Lors de l’élection de 1993, les progressistes-conservateurs ont été réduits à deux députés seulement et les néodémocrates ont fait élire neuf députés, perdant ainsi leur reconnaissance comme partis officiels.

Le député d’Elmwood-Transcona, Daniel Blaikie, est d’avis que le Bloc d’aujourd’hui a les mêmes droits que le NPD à l’époque. Leur nom de parti est affiché lors des débats et ils sont assis ensemble à la Chambre des communes.

« Le Bloc a déjà tout ce que le NPD a déjà en 1993. Ce que le NPD n’a pas fait en 1993, c’est de demander de l’argent pour un budget de recherche », fait-il remarquer.

Le fils de Bill Blaikie, ancien leader du NPD, est catégorique : les règles sont les règles. Il n’est pas question de les changer pour accommoder les plus petits partis.

« Si on cède aux demandes du Bloc, alors on ne maintient pas vraiment le principe de reconnaissance d’un parti, dit-il. Les ressources seront seulement distribuées au prorata. »

L’affaire de l’antichambre

Radio-Canada rapportait que le Bloc n’était pas le bienvenu dans l’antichambre de l’opposition. Il s’agit d’une pièce adjacente où les députés néodémocrates et conservateurs peuvent manger ou tenir des réunions entre les débats.

Les dix députés bloquistes, ainsi qu’Elizabeth May, doivent se partager cinq chaises au total dans le vestiaire.

Le leader du NPD, Peter Julian, a dit que le Bloc ne leur avait pas accordé le droit d’être dans l’antichambre à l’époque où il formait l’opposition officielle.

Une affirmation contredite par l’ancien chef bloquiste Gilles Duceppe. Il souligne que le PPC et le NPD leur avaient accordé de l’espace en 1993 même s’ils n’étaient pas des partis reconnus. Bill Blaikie a corroboré cette information par le biais de son fils.

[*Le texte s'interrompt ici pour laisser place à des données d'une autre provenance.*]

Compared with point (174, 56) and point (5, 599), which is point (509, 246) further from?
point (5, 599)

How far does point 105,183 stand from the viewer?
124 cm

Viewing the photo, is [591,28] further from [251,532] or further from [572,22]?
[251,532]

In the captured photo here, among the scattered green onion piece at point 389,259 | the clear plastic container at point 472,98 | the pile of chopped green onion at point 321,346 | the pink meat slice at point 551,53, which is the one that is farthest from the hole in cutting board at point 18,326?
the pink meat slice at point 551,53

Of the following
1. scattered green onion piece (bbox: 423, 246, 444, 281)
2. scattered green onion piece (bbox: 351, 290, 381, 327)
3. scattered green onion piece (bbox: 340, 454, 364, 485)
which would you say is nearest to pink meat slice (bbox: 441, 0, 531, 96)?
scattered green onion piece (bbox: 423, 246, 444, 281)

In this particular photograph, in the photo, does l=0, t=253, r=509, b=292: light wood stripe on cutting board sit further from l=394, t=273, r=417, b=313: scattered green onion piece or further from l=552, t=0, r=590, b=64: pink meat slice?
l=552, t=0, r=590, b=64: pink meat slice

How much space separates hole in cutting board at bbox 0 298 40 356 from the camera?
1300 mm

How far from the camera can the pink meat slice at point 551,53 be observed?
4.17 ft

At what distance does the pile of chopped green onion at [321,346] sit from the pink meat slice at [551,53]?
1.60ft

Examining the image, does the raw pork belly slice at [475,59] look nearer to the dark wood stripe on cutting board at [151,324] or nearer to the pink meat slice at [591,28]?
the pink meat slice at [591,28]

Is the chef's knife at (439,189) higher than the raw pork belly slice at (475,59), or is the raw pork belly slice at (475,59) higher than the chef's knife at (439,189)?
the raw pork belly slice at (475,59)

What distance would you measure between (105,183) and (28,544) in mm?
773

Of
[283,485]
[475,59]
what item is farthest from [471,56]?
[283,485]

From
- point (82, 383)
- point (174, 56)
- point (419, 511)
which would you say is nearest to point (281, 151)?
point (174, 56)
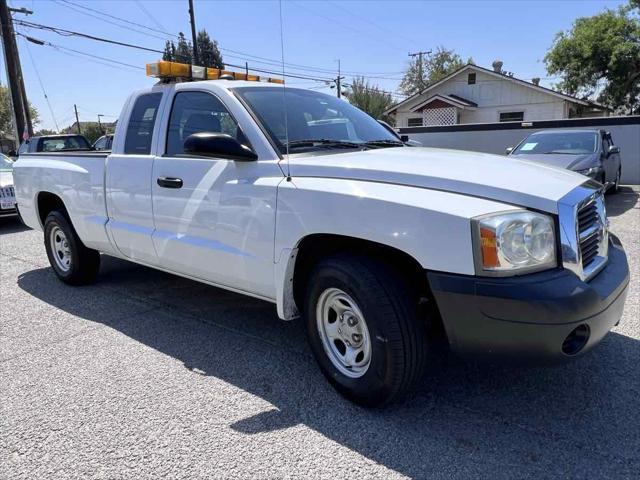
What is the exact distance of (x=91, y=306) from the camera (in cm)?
477

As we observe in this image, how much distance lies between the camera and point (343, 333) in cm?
297

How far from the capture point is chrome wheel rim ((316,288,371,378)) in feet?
9.41

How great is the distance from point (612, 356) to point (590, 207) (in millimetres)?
1246

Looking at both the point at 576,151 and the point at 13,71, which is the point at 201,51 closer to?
the point at 13,71

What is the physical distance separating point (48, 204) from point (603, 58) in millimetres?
30259

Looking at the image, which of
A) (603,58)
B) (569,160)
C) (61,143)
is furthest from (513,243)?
(603,58)

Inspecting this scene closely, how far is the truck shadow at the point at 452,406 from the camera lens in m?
2.43

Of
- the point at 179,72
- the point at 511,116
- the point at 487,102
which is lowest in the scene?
the point at 179,72

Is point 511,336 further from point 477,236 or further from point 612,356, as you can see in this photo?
point 612,356

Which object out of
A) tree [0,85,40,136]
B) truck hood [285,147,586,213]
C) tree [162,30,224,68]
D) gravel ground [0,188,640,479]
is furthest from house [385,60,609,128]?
tree [0,85,40,136]

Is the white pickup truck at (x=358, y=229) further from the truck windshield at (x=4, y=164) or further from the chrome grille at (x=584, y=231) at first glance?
the truck windshield at (x=4, y=164)

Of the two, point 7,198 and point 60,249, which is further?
point 7,198

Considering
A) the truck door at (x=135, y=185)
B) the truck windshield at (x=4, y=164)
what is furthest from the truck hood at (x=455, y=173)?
the truck windshield at (x=4, y=164)

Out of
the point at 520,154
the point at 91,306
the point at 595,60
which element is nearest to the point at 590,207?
the point at 91,306
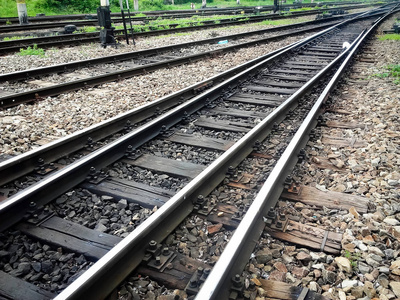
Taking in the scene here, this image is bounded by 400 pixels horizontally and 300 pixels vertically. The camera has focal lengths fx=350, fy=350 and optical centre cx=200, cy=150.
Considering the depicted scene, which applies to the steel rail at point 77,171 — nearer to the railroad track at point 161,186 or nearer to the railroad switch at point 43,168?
the railroad track at point 161,186

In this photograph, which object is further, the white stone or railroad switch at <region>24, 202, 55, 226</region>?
railroad switch at <region>24, 202, 55, 226</region>

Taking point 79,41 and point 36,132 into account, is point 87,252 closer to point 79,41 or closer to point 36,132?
point 36,132

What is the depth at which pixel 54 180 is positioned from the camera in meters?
3.38

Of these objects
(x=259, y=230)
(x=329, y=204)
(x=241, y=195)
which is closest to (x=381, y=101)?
(x=329, y=204)

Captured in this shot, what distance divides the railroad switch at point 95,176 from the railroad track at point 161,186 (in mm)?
11

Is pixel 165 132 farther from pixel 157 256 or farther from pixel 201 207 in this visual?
pixel 157 256

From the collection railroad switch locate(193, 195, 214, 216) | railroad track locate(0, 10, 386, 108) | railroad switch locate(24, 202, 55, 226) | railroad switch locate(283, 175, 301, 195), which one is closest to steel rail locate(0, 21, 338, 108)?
railroad track locate(0, 10, 386, 108)

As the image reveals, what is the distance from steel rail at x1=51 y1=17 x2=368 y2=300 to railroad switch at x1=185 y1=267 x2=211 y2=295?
0.43 meters

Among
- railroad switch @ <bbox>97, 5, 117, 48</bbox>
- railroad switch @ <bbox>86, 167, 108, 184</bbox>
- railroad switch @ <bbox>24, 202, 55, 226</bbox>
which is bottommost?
railroad switch @ <bbox>24, 202, 55, 226</bbox>

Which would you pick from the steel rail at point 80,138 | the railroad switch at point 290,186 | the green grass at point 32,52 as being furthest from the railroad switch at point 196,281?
the green grass at point 32,52

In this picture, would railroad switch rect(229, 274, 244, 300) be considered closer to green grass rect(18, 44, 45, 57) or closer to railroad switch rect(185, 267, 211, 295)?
railroad switch rect(185, 267, 211, 295)

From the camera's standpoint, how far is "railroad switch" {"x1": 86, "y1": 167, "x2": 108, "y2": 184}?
3.68 m

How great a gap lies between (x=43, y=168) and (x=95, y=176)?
650 mm

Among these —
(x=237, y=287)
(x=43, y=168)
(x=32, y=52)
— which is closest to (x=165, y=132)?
(x=43, y=168)
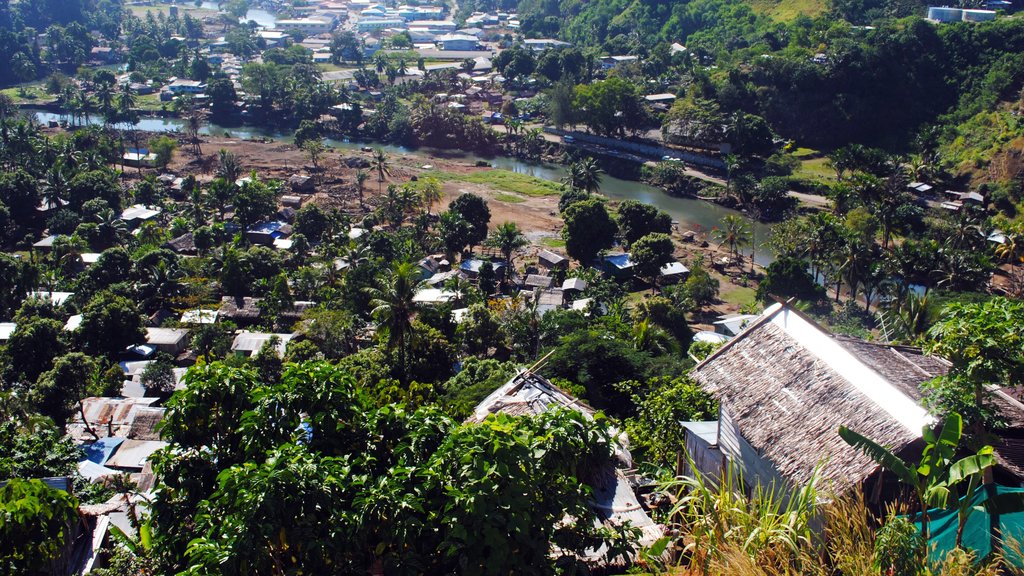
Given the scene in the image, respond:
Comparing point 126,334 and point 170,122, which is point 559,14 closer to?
point 170,122

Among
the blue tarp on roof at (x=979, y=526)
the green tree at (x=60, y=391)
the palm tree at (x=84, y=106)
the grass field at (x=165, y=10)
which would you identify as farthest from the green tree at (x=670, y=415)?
the grass field at (x=165, y=10)

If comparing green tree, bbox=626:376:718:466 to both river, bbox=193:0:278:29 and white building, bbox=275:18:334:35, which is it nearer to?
white building, bbox=275:18:334:35

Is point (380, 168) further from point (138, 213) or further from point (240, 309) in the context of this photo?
point (240, 309)

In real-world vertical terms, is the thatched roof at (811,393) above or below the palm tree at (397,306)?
above

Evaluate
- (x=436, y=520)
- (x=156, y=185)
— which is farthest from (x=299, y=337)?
(x=156, y=185)

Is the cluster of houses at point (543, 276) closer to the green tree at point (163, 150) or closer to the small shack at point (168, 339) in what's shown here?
the small shack at point (168, 339)

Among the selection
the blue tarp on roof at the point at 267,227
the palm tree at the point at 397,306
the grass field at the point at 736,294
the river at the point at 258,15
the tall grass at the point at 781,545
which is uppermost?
the river at the point at 258,15
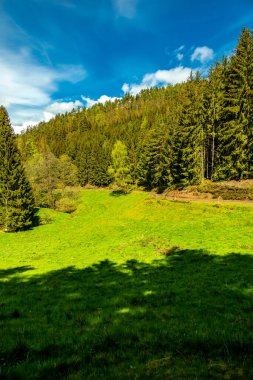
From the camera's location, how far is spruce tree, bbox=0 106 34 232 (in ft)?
136

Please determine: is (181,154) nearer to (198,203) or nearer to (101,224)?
(198,203)

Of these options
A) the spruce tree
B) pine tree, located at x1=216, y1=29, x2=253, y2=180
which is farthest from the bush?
pine tree, located at x1=216, y1=29, x2=253, y2=180

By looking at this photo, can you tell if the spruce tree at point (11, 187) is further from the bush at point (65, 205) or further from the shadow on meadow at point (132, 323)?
the shadow on meadow at point (132, 323)

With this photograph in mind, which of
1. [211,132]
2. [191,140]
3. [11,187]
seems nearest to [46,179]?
[11,187]

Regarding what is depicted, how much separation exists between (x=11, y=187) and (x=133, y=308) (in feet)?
121

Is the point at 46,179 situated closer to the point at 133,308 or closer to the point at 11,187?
the point at 11,187

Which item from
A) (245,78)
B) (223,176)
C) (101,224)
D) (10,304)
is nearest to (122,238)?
(101,224)

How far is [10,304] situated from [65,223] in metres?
34.2

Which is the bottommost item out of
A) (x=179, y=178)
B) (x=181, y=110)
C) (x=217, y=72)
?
(x=179, y=178)

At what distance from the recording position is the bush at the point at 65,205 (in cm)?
6056

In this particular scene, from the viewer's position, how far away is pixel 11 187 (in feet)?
139

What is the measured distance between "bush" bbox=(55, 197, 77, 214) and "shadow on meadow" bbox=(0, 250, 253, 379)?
1703 inches

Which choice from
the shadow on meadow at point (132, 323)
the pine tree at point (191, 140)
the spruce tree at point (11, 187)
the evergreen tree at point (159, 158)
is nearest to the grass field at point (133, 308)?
the shadow on meadow at point (132, 323)

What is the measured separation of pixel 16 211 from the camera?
136 ft
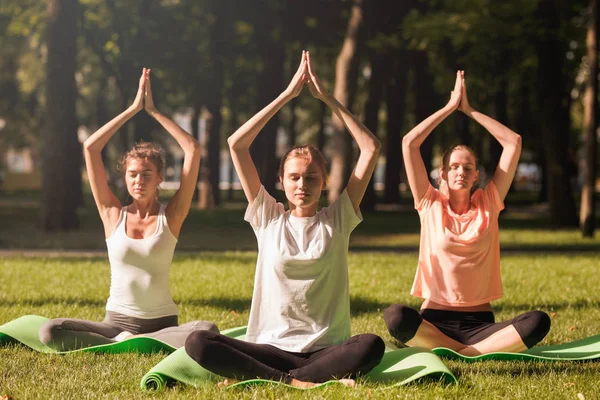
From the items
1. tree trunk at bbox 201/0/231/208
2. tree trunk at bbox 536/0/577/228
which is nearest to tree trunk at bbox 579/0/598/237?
tree trunk at bbox 536/0/577/228

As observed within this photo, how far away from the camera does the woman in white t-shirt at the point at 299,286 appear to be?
18.7ft

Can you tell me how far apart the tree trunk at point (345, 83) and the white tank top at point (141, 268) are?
14290 mm

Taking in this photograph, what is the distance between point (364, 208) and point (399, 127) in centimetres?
498

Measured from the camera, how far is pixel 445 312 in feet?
22.5

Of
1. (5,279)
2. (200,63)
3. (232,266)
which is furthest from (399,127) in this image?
(5,279)

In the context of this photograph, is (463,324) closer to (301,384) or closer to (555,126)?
(301,384)

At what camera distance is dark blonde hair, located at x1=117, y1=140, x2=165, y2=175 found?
674cm

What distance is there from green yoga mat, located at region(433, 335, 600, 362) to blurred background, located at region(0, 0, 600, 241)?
11.8 metres

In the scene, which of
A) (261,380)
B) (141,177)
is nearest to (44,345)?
(141,177)

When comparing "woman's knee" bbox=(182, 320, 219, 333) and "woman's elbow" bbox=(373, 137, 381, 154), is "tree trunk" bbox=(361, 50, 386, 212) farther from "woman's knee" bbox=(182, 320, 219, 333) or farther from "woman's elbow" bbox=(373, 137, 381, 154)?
"woman's elbow" bbox=(373, 137, 381, 154)

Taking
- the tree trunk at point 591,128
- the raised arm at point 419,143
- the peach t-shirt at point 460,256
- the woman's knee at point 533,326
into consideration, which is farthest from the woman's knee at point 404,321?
the tree trunk at point 591,128

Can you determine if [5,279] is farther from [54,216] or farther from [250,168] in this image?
[54,216]

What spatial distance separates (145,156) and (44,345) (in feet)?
5.37

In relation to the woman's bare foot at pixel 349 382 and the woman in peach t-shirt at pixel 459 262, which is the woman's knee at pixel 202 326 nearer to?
the woman in peach t-shirt at pixel 459 262
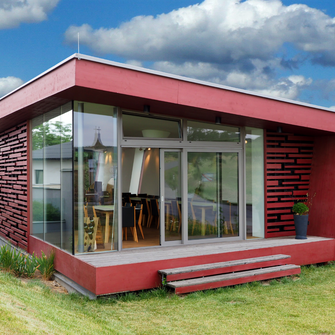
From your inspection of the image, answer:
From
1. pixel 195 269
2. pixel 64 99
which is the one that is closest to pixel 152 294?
pixel 195 269

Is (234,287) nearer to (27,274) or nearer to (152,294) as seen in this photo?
(152,294)

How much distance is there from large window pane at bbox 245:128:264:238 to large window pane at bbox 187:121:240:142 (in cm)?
39

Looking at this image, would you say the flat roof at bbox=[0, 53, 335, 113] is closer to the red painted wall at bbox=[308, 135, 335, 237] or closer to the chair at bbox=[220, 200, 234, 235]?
the red painted wall at bbox=[308, 135, 335, 237]

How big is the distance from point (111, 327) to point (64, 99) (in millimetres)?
3770

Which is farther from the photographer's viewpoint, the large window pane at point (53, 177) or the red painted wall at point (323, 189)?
the red painted wall at point (323, 189)

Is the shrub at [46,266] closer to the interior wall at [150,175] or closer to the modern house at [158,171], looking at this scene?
the modern house at [158,171]

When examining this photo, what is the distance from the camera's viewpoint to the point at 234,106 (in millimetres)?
6988

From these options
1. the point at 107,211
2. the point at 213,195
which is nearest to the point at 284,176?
the point at 213,195

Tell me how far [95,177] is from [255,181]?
3727 millimetres

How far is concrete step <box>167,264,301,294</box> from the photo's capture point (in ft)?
18.7

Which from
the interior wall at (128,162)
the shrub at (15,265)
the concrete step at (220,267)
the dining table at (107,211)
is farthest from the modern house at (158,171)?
the interior wall at (128,162)

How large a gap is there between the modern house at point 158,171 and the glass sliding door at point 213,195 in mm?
21

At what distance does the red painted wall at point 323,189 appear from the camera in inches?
329

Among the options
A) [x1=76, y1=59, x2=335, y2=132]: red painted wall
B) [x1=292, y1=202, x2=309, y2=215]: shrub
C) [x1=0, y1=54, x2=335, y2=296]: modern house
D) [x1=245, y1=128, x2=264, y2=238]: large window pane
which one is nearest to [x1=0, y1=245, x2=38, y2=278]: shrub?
[x1=0, y1=54, x2=335, y2=296]: modern house
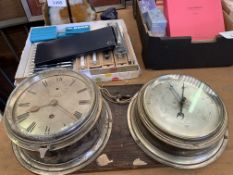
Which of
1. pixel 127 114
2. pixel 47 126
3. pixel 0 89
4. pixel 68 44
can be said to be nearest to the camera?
pixel 47 126

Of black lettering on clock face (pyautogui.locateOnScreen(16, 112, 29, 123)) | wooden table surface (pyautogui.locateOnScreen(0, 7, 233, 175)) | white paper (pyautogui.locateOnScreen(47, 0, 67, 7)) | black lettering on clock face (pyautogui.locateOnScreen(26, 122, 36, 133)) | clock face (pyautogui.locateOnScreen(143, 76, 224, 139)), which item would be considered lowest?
wooden table surface (pyautogui.locateOnScreen(0, 7, 233, 175))

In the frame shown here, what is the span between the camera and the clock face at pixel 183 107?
0.52m

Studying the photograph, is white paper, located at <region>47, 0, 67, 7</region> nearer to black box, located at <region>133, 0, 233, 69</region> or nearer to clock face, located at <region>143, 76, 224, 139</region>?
black box, located at <region>133, 0, 233, 69</region>

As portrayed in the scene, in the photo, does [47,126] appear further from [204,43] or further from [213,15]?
[213,15]

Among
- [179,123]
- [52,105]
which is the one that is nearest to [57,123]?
[52,105]

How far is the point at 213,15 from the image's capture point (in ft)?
2.51

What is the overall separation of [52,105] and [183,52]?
1.33ft

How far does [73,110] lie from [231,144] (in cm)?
40

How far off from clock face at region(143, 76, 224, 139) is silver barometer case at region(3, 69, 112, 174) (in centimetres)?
13

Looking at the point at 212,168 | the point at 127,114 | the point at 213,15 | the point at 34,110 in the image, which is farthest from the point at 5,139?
the point at 213,15

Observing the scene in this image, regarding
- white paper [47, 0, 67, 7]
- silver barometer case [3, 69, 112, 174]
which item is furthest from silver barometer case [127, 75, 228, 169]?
white paper [47, 0, 67, 7]

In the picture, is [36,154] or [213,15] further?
[213,15]

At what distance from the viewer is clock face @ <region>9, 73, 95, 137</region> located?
511mm

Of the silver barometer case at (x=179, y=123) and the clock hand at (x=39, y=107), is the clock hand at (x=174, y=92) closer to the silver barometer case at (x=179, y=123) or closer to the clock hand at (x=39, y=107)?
the silver barometer case at (x=179, y=123)
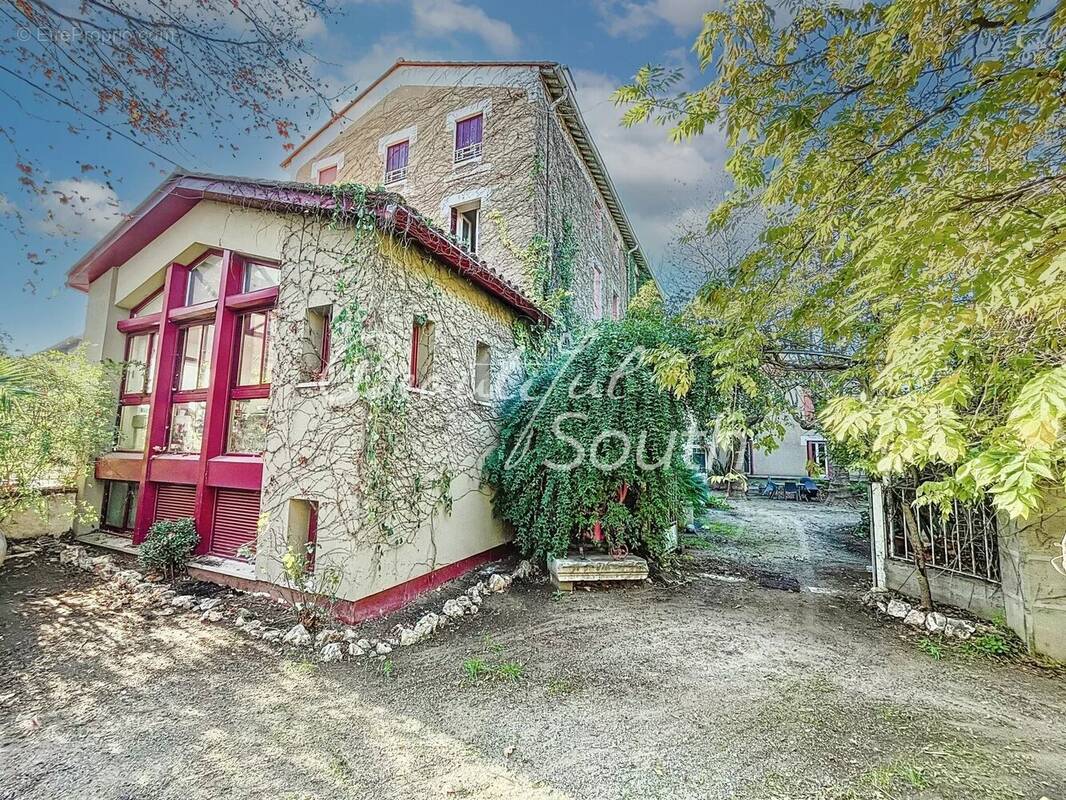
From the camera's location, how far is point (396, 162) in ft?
39.6

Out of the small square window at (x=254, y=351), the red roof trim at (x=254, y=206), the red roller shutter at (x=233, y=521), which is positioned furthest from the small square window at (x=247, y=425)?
the red roof trim at (x=254, y=206)

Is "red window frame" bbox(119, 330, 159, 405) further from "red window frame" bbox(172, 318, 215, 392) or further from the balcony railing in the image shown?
the balcony railing

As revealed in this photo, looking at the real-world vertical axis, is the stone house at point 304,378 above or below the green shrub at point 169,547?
above

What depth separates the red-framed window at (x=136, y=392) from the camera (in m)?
7.38

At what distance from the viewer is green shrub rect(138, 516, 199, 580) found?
5.66 m

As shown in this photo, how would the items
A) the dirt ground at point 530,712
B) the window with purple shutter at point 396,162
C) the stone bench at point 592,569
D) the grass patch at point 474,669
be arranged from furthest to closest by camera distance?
1. the window with purple shutter at point 396,162
2. the stone bench at point 592,569
3. the grass patch at point 474,669
4. the dirt ground at point 530,712

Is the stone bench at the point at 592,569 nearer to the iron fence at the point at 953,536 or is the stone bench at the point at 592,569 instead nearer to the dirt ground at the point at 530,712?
the dirt ground at the point at 530,712

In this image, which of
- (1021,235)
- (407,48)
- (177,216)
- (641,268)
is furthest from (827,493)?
(177,216)

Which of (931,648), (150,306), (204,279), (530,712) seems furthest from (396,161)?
(931,648)

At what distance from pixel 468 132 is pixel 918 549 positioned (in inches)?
481

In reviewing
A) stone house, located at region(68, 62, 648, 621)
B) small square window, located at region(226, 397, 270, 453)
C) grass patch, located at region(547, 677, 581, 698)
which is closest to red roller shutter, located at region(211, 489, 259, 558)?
stone house, located at region(68, 62, 648, 621)

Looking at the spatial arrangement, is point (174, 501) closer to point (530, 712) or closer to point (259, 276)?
point (259, 276)

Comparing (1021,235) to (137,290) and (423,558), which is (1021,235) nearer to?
(423,558)

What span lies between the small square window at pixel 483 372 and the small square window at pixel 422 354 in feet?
4.24
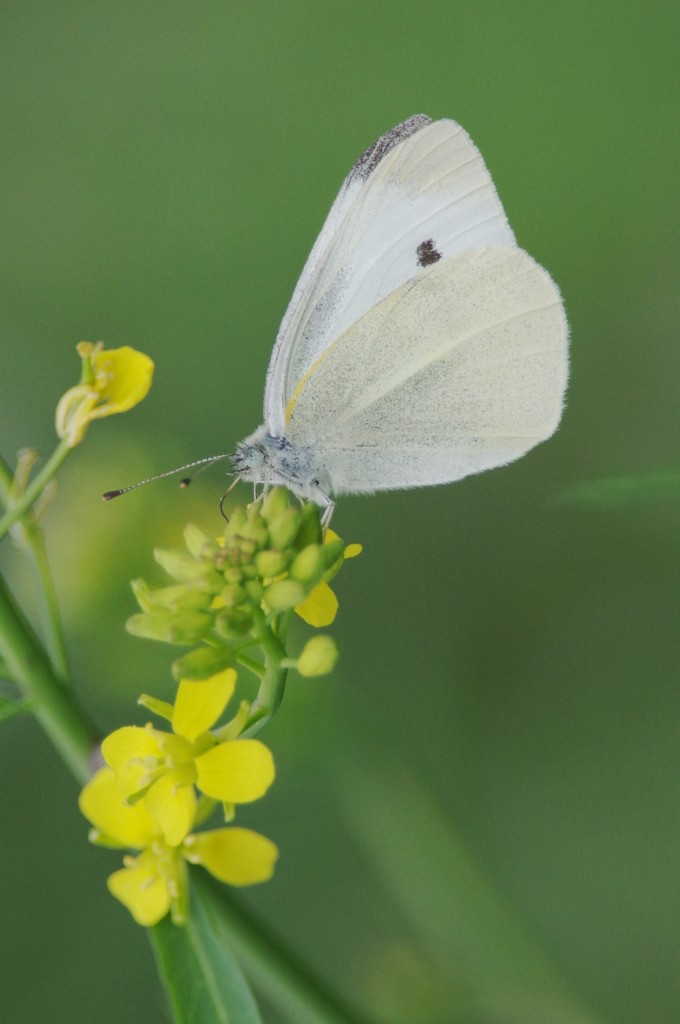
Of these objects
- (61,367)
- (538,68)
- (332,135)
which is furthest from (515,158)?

Signe que des exceptions sont possibles « parce qu’on est en 2016 », le Bloc a été invité à siéger sur le comité parlementaire proposé par le NPD pour étudier la réforme du mode de scrutin.

Le chef par intérim, Rhéal Fortin, considère qu’il s’agit d’un « pas dans la bonne direction », mais espère que ce principe s’appliquera à l’ensemble des comités.